Spending over €5K/month on LLMs? Learn why per-feature cost tracking is critical for AI FinOps, EU compliance, and cutting token waste by up to 50%.

FinOps for AI: How to Track & Reduce LLM Costs Per Feature

You know your cloud bill by service. You know your headcount costs by department. But can you tell your board exactly which product feature is responsible for 40% of your token spend? More importantly, can you prove that the specific feature is actually profitable?

If you are spending €5K to €30K per month on LLM APIs and that number is growing fast, you aren't alone. Enterprise GenAI spending hit $37B in 2025 (Menlo Ventures). The money is flowing. The visibility is not.

Here is the reality: proper LLM cost attribution typically uncovers 20% to 50% in wasted spend within the first 30 days.

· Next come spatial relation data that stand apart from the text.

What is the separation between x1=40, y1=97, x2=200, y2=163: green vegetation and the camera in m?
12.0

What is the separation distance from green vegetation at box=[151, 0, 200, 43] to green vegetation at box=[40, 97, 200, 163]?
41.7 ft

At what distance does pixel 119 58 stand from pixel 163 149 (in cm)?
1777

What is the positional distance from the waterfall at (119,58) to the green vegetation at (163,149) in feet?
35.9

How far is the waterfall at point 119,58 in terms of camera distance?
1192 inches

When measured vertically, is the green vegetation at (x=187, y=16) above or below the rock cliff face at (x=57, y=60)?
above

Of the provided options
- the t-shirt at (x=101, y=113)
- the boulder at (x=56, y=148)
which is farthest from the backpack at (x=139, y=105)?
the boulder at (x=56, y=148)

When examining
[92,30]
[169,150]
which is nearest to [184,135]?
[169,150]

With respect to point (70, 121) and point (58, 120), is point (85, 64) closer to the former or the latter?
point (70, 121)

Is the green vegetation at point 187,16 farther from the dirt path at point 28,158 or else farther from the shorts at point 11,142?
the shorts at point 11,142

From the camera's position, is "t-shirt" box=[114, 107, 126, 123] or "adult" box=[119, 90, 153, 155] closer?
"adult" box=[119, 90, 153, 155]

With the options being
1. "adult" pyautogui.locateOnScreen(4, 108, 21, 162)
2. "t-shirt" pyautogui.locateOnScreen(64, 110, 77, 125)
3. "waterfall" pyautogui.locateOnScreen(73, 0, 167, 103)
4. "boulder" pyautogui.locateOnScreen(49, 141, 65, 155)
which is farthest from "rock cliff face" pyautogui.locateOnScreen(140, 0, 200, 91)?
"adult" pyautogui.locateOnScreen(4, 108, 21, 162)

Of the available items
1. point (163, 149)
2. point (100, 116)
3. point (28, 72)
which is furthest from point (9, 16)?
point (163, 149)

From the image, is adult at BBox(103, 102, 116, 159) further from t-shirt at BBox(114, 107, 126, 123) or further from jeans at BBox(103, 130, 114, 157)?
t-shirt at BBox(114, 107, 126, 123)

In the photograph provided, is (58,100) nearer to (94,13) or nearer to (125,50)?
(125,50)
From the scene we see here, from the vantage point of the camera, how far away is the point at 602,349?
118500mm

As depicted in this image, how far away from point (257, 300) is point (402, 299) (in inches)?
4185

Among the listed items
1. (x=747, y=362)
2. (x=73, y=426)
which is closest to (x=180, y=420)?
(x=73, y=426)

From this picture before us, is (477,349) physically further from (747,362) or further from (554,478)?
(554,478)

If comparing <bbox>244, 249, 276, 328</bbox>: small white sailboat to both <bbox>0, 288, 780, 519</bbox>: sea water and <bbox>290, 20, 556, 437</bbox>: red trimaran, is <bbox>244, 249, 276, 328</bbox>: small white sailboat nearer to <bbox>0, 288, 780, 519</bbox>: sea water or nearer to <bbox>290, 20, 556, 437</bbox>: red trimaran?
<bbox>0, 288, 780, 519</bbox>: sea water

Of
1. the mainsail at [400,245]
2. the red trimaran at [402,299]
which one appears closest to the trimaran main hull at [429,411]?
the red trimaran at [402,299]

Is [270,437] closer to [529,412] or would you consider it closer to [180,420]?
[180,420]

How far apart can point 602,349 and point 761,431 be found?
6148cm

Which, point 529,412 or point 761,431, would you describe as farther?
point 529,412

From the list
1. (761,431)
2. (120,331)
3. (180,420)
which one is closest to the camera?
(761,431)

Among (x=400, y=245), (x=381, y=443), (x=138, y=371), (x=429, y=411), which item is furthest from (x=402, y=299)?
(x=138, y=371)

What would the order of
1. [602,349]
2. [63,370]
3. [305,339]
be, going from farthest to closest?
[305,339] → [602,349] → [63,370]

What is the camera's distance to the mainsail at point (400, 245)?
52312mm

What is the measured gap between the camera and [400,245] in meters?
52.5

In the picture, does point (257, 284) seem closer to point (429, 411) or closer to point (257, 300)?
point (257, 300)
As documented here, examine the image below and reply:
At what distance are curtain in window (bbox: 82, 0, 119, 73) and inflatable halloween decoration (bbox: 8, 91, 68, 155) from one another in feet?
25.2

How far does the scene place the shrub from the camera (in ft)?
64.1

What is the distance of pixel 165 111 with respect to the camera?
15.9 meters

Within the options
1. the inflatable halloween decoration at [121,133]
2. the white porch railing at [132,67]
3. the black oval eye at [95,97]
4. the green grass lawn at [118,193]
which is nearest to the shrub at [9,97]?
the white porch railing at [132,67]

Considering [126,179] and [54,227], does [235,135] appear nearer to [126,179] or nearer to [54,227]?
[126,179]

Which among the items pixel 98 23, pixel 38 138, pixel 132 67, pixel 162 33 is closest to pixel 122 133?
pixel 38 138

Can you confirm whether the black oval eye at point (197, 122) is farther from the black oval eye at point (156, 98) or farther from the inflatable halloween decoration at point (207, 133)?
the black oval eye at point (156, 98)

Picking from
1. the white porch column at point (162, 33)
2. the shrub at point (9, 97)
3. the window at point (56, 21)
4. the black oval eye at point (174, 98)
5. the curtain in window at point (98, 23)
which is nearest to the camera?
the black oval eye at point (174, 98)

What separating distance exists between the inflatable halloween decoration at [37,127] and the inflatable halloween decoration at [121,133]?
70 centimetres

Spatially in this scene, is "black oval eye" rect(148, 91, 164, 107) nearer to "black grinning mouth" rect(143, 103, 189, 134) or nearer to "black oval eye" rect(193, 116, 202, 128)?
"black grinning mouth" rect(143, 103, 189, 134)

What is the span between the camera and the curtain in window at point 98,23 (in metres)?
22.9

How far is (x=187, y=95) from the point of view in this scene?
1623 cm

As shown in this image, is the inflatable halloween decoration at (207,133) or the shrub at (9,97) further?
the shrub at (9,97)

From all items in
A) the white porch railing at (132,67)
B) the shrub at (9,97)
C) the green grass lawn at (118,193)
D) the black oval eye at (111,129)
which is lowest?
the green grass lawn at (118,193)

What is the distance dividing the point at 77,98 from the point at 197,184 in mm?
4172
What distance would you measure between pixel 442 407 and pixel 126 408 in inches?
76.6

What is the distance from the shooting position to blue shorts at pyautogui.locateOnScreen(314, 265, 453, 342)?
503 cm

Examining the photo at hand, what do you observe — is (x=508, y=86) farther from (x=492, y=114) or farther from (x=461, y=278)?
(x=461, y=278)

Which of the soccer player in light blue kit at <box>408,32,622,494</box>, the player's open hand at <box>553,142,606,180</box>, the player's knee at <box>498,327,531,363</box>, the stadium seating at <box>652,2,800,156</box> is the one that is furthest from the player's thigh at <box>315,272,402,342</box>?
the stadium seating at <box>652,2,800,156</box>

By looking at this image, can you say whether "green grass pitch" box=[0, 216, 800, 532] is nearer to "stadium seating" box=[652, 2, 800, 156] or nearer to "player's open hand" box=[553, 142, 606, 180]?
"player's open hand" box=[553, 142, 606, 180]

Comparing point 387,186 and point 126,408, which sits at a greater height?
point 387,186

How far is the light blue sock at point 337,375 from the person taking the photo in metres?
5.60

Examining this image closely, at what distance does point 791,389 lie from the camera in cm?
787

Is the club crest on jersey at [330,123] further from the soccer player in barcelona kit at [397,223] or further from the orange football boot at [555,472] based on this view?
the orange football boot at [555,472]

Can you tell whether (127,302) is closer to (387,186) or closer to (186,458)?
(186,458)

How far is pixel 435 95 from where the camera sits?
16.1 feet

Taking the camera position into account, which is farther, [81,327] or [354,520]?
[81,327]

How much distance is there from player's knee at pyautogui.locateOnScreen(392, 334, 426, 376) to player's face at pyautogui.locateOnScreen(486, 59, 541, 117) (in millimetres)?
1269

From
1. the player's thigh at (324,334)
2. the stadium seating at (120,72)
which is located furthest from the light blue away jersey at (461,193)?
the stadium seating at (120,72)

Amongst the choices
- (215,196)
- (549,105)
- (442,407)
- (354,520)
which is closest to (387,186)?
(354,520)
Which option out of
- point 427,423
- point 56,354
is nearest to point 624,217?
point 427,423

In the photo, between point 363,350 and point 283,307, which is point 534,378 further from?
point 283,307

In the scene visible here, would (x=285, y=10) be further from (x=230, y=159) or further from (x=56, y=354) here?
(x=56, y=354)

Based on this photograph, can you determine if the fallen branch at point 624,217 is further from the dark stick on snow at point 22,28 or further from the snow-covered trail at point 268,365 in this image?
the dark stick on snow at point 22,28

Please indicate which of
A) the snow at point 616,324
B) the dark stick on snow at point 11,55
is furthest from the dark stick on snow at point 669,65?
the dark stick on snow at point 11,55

For a company spending €15K/month, even a conservative estimate yields €3K in monthly budget savings, totaling €36K a year. That is a senior engineer, or three extra months of margin before your next funding milestone.

Let's break down the hidden costs, the compliance reality for EU teams, and the five dimensions you need to track.

You Are Not Just Paying for Tokens

When we talk about LLM costs, we usually mean the API bill from OpenAI, Anthropic, or Google. That is just the sticker price. The actual cost of running LLMs in production includes several hidden layers.

Here is what "cost" includes beyond the API invoice:

  • Token Spend: The raw per-token pricing from your provider.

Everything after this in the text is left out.